Ainda assim, o líder da distrital, deputado e vice-presidente do PSD garantiu que Miguel Pinto Luz «era o primeiro nome» a ser indicado pela distrital. Desta forma, este foi outro dos casos em que a direção do partido não acolheu as sugestões do aparelho.     

Líder local vetado em Viana 

Em Viana do Castelo, o presidente da distrital, Carlos Morais Vieira, também  viu o seu nome, indicado para o terceiro lugar da lista, ser vetado pela sede nacional.

Por isso, a estrutura do partido enviou ontem um comunicado, em forma de protesto contra a decisão da direção, frisando que recusa aceitar o veto ao líder da distrital classificando a decisão de Rui Rio como «infundada e inaceitável», ligando-a a «motivos pessoais». No documento, lê-se ainda que a distrital garante que não vai «permitir jogadas de bastidores de elementos que nada têm feito pelo PSD no distrito».       

Viseu cerra fileiras 

Em Viseu, um dos bastiões mais fortes do PSD, conhecido como  ‘Cavaquistão’, também há tensão. No início desta semana, além do cabeça-de-lista, Fernando Ruas, ex-presidente da Associação Nacional de Municípios,  era vontade da direção em impôr mais um nome na lista, através  da quota nacional. Decisão que o líder da distrital, Pedro Alves, tem tentado travar. 

Este situação gerou um cerrar de fileiras entre Fernando Ruas e Pedro Alves. Fora do elenco de candidatos por este círculo eleitoral está João Montenegro, antigo assessor de Passos Coelho, apurou o SOL.

Évora perde candidato

No sul do país, em Évora, antes de formalizar a lista, Rui Rio perdeu um candidato. António Costa da Silva recusou ocupar o segundo lugar, depois de a presidente da distrital de Évora, Sónia Ramos, ter sido a escolhida pelo presidente do partido para encabeçar a lista de candidatos.
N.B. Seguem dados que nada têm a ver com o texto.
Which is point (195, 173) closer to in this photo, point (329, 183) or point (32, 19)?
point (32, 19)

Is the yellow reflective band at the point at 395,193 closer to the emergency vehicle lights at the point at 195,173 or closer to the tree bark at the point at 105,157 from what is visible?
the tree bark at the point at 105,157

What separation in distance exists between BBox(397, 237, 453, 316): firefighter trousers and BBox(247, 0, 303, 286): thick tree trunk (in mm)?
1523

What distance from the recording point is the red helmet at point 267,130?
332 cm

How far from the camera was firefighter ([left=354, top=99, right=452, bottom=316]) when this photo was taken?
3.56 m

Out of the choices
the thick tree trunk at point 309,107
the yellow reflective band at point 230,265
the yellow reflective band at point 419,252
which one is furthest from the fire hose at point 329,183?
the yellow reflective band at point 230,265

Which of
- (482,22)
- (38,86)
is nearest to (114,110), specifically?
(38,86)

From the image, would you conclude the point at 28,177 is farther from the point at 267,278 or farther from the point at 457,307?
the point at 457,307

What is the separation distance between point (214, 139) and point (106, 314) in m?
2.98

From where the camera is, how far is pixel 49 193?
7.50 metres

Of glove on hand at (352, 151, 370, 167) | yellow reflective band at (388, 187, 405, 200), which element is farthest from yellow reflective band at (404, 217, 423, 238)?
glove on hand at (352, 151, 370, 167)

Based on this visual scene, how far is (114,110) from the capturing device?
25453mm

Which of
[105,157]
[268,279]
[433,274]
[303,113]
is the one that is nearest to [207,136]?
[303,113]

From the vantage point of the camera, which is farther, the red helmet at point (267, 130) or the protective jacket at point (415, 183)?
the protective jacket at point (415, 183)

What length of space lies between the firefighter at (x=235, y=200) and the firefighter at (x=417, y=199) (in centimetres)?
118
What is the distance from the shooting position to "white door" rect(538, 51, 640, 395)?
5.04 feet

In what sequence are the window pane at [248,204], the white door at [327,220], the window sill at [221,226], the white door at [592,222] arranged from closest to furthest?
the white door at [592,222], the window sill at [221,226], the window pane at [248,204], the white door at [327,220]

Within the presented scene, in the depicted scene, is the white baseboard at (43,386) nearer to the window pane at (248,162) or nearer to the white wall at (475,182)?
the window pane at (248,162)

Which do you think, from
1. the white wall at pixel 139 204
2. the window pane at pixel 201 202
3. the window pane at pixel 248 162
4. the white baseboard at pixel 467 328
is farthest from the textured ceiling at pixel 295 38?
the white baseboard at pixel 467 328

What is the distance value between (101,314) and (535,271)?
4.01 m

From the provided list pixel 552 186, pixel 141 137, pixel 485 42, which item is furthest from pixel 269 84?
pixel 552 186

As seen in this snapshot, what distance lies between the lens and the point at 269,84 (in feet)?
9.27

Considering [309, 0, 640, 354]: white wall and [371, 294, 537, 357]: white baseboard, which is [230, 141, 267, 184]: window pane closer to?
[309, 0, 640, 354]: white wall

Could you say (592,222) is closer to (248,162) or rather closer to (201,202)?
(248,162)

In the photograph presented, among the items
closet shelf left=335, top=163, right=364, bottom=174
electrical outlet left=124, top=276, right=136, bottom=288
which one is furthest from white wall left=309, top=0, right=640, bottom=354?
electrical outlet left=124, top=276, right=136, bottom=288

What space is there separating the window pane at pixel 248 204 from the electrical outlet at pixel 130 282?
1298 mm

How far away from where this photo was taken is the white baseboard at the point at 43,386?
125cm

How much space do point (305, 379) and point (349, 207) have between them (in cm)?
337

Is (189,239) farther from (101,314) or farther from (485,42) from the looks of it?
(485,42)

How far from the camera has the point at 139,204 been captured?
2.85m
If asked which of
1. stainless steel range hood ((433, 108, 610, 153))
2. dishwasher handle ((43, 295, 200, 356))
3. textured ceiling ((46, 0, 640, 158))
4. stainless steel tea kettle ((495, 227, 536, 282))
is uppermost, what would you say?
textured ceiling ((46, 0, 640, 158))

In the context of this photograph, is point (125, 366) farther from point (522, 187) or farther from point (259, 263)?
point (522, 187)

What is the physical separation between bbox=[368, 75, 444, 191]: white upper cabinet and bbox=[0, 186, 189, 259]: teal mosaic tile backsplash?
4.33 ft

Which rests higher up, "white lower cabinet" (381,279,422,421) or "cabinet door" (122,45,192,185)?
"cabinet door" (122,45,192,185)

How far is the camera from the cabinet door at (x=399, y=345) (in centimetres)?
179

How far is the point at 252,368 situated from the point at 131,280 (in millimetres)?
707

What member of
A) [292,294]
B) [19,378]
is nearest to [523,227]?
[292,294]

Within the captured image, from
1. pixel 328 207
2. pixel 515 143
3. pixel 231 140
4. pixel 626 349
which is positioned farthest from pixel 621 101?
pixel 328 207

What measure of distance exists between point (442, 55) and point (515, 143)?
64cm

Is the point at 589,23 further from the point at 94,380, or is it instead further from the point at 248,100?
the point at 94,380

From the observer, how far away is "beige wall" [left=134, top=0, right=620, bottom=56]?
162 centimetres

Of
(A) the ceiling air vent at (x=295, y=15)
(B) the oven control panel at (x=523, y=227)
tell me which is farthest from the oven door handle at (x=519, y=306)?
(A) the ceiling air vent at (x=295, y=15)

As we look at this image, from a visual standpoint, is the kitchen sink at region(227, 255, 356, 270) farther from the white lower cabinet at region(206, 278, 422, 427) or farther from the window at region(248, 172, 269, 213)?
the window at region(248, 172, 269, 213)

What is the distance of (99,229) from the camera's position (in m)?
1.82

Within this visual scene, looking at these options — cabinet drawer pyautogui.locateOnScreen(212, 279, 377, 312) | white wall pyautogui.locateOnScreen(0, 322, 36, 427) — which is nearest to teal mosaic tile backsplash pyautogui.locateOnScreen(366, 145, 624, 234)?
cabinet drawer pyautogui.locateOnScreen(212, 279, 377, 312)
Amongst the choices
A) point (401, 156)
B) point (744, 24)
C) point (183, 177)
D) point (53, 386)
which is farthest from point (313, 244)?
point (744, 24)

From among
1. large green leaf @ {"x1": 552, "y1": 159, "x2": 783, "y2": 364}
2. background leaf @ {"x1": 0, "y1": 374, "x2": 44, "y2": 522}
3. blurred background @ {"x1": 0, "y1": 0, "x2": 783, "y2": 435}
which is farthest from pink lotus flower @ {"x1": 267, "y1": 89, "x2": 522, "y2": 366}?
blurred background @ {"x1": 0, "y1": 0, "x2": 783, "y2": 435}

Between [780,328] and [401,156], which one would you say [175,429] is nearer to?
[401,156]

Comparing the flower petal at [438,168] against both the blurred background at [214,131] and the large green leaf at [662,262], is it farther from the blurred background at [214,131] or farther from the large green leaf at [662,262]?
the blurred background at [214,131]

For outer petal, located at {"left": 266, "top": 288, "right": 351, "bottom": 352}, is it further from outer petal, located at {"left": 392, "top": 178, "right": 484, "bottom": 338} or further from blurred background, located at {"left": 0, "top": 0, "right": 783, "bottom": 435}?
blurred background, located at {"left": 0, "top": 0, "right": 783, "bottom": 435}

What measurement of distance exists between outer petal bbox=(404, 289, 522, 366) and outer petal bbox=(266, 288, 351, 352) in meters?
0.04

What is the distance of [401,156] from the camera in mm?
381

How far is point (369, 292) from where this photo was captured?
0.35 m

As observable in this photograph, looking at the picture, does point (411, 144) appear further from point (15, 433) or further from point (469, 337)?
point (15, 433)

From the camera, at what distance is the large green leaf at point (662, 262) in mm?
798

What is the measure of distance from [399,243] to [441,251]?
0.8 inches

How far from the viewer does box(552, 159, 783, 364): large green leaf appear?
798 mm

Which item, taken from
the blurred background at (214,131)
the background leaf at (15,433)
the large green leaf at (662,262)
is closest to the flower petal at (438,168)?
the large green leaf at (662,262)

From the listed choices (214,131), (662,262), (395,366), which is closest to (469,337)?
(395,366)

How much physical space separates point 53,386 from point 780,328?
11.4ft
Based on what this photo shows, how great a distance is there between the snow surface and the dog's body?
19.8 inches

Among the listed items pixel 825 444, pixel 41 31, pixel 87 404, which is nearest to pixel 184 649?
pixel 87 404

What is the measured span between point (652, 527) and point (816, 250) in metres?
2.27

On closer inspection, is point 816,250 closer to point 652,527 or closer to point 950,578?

Decisão tomada por Rui Rio, mesmo depois de, nas últimas semanas, Costa da Silva ter estado em cima da mesa para encabeçar a lista. 

Depois de ser preterido, o parlamentar preferiu não se alongar nas razões da sua saída, dizendo apenas que lhe «parece evidente para todos que não faz sentido nenhum pertencer às listas».